Canadian businessman (1934–2020)

JR Shaw (born James Robert Shaw, August 14, 1934 – March 23, 2020) was a Canadian businessman. He founded Alberta-based Shaw Communications in 1966 and was the executive chairman of the company. As of 2016, Shaw and other members of his family controlled 85 percent of the Class A voting shares of Corus Entertainment, and 80 per cent of the class A voting shares of Shaw Communications. Shaw sat on the board of directors of Suncor Energy from 2001 to 2007. The School of Business at NAIT is named after him.

==Early years==
Shaw was born in 1934 in Brigden, Ontario, the son of Lottie and Francis Shaw, and was raised on his family's farm with his siblings, Les, Bertha and Dolly. The Shaw business dynasty originated in rural Lambton County with Francis Shaw, originally from Kimball, who served in World War I. Francis inherited the family farm, and his brother Joel inherited the grist mill.
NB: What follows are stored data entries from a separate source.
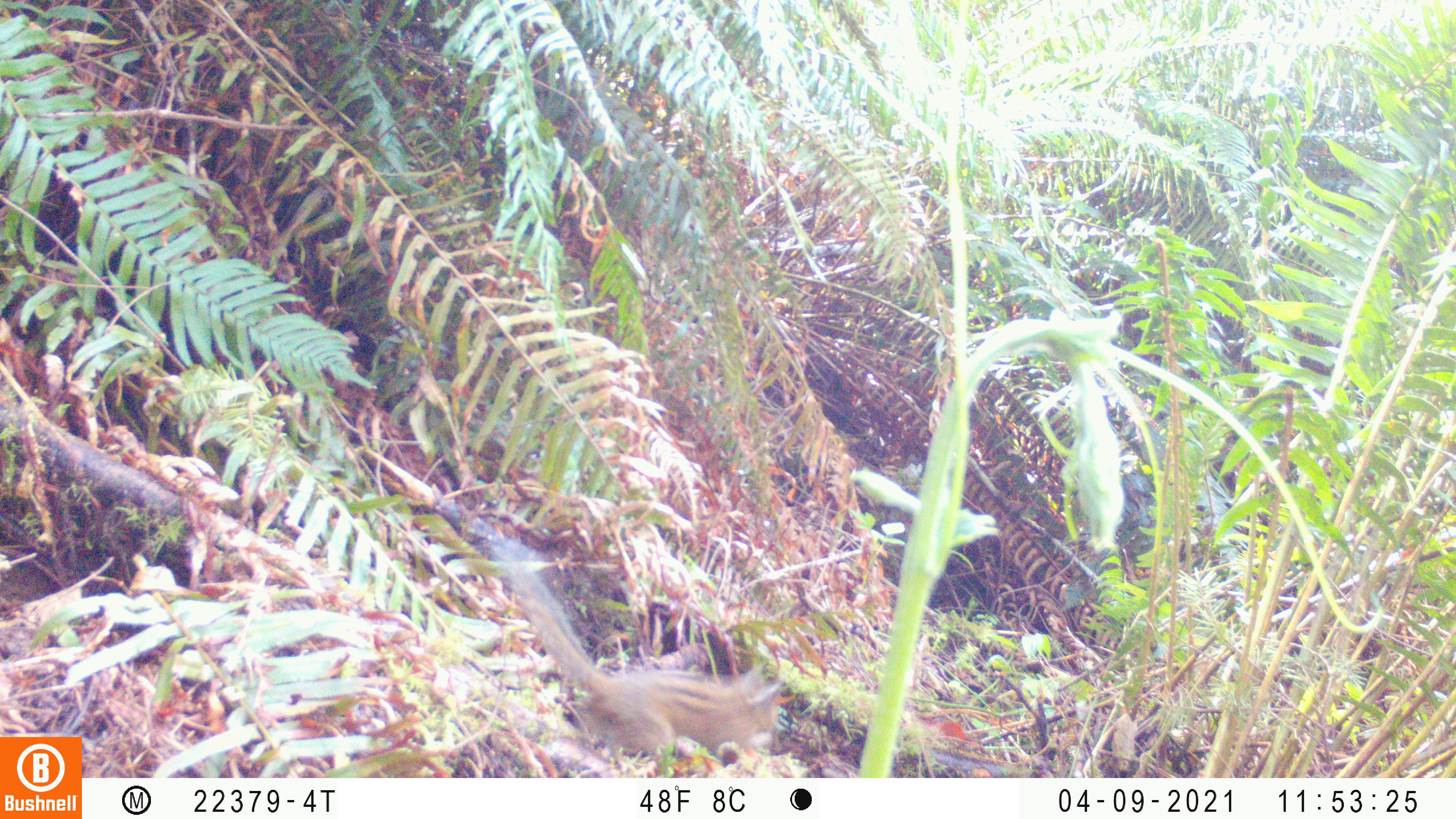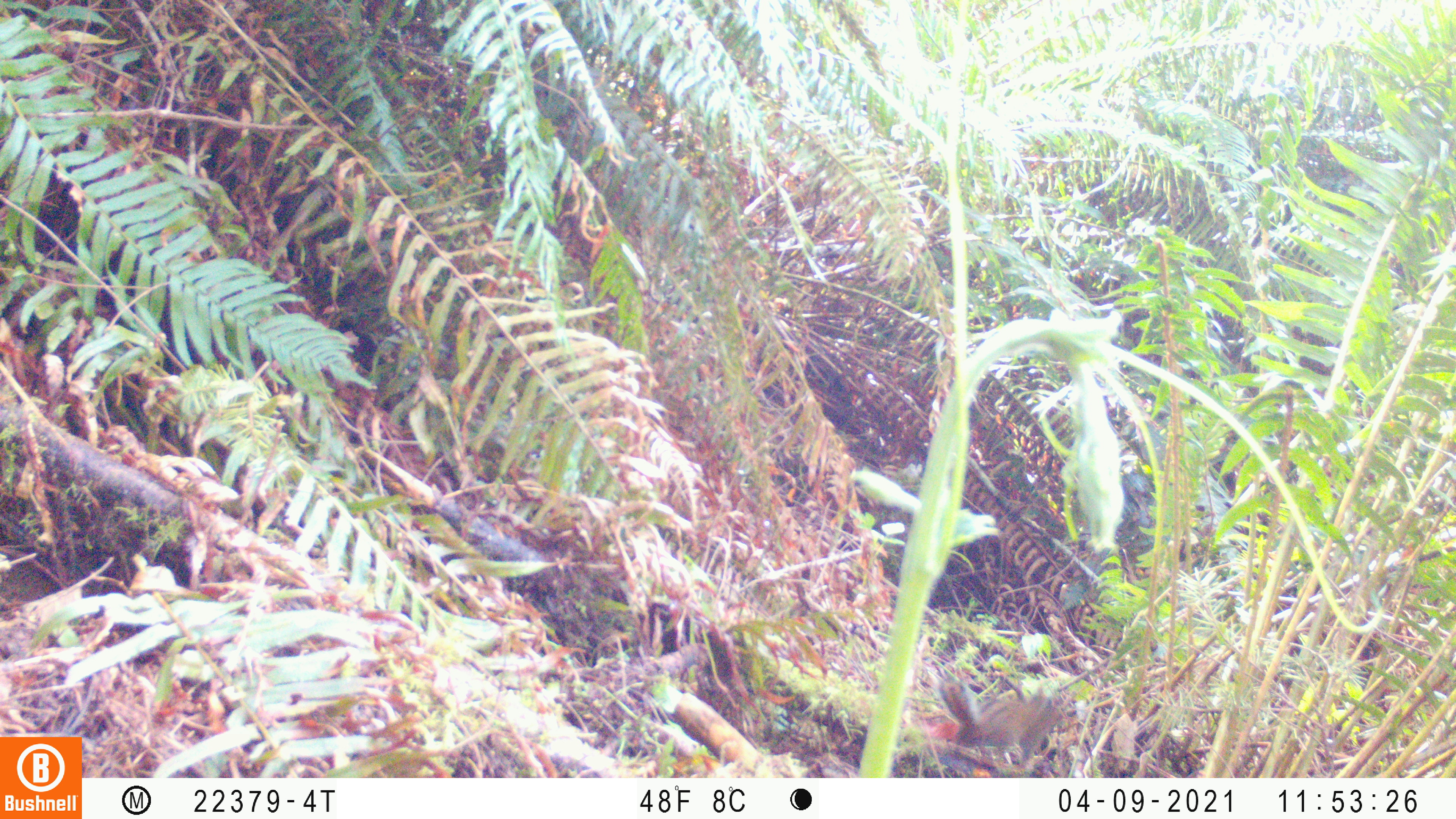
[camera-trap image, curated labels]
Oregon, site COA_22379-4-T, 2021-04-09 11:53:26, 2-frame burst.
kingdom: Animalia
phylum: Chordata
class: Mammalia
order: Rodentia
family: Sciuridae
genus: Neotamias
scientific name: Neotamias townsendii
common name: townsend's chipmunk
Townsend's chipmunk (Neotamias townsendii).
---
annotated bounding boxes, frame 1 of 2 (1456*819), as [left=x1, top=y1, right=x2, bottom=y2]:
townsend's chipmunk: [left=460, top=520, right=806, bottom=776]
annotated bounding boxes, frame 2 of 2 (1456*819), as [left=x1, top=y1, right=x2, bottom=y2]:
townsend's chipmunk: [left=918, top=655, right=1084, bottom=771]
Lottie Shaw ran the farm, while Francis, an entrepreneur, slowly built a construction company that became a "major contractor involved in Camp Ipperwash" during World War II. Francis Shaw expanded his businesses into "ready-mix concrete, drive-in theatres, cable television", and a "pipe coating" company—and was an innovator in Ontario.

==Education==
After Shaw earned his Bachelor of Arts in business administration from Michigan State University, he worked for a while at his father's pipe coating company, Shawcor.

==Life==
Shaw moved to Edmonton in 1961. He was the father of Jim Shaw, who was the chief executive officer of Shaw Communications until his retirement in 2011, and Bradley S. Shaw, the former CEO of Shaw Communications. Shaw Communications has since merged with Rogers Communications as of March 31, 2023.
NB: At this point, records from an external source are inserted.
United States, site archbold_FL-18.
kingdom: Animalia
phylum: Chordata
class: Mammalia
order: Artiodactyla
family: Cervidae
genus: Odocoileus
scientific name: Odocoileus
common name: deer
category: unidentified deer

In 2002, Shaw legally changed his name from James Robert Shaw to JR Shaw. He died on March 23, 2020, at the age of 85.

== Honours ==
According to the History of Canadian Broadcasting, in "recognition of his excellence in business and outstanding community involvement", Shaw was made an Officer of the Order of Canada in 2002. He received the Alberta Order of Excellence in 2008.

Shaw received several honorary degrees, including ones from the University of Alberta, University of Calgary, and Graceland University in Lamoni, Iowa.